La vérité tout entière

Homélie de la Pentecôte

« Tous nous les entendons dans nos langues parler des merveilles de Dieu »

Connaître est un miracle, car il y a une distance infinie entre la mémorisation des mots et leur compréhension, une distance que ne franchit ni un animal ni une machine, une distance analogue à celle de la créature au Créateur. En effet, connaître ce n’est pas simplement pouvoir retransmettre, c’est accueillir, comme à l’intérieur de soi, la réalité dont on parle. Cette connaissance passe par un long et persévérant travail tout autant que par de soudaines illuminations qui nous font traverser des fossés apparemment infranchissables. Le miracle de la Pentecôte est de cet ordre. Voici trois ans que les apôtres suivent Jésus sans trop comprendre ce qu’il leur dit tout en pressentant qu’il est la Vérité et, au jour où ils sont emplis de l’Esprit Saint, tout à coup, ces paroles entendues, retenues, répétées prennent enfin un sens qui les emplit de joie et de lumière.

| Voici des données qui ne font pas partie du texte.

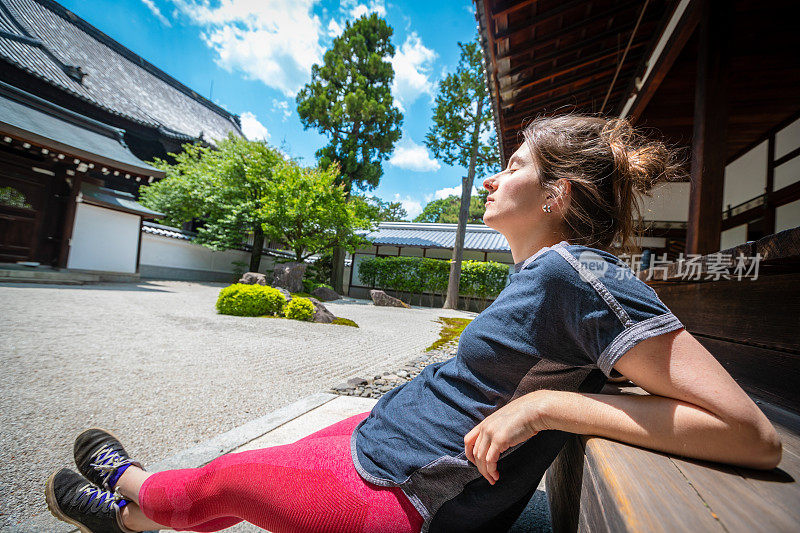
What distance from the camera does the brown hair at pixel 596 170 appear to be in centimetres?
104

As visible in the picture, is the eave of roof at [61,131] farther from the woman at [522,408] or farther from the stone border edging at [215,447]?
the woman at [522,408]

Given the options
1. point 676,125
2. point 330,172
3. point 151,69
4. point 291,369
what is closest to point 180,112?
point 151,69

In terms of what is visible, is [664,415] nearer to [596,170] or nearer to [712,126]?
[596,170]

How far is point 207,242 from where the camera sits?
1420cm

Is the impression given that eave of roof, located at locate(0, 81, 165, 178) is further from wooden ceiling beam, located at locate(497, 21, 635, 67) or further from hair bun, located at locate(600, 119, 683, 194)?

Helen Keller, sourde et aveugle, raconte dans son autobiographie la longue route qui a conduit son esprit à s’ouvrir enfin à la connaissance. Un mois durant, sa tutrice lui a fait répéter en langage des signes des mots auxquels elle ne comprenait rien – « Je ne comprenais même pas que les mots existaient » écrit-elle au sujet de cette période. Et, soudainement, alors que son professeur, après avoir fait de même pour des dizaines de mots, lui épelait le mot « water » dans une main en faisant couler de l’eau sur l’autre main, l’esprit d’Helen s’ouvrit : « Je me tenais sans bouger, toute mon attention concentrée sur le mouvement de ses doigts. Soudainement, quelque chose s’éveilla dans ma conscience, comme un souvenir oublié – la sensation d’une pensée qui revient ; et, je ne sais comment, le mystère du langage me fut révélé. Je comprenais alors que w-a-t-e-r signifiait cette chose mystérieuse et froide qui coulait sur ma main. Le monde vivant réveillait mon âme, lui donnait la lumière, l’espérance, la libérait. »

Quand Jésus annonce à ses apôtres : « l’Esprit Saint vous fera souvenir de tout ce que je vous ai dit », c’est une illumination analogue qu’il annonce. Ailleurs, il dit : « l’Esprit de vérité vous conduira dans la vérité tout entière », ce qui signifie que la mission de l’Esprit Saint n’est pas d’ajouter des paroles aux paroles, des mots aux mots, mais de donner à connaître et à comprendre les mots que la mémoire a retenus. Combien de souvenirs d’enfance nous sont revenus pour être enfin compris ! Ils s’étaient inscrits sans que nous sachions bien comment ni pourquoi dans notre mémoire, et voici qu’ils nous reviennent à l’heure où nous saisissons leur signification. Les paroles du Christ nous sont souvent difficiles à comprendre, les mots que nous répétons à la messe – par exemple, les mots du Je crois en Dieu– nous sont parfois comme une poésie en langue étrangère. L’Esprit peut leur donner d’être dits dans la langue de notre cœur en faisant que les mots pourtant inchangés nous illuminent enfin.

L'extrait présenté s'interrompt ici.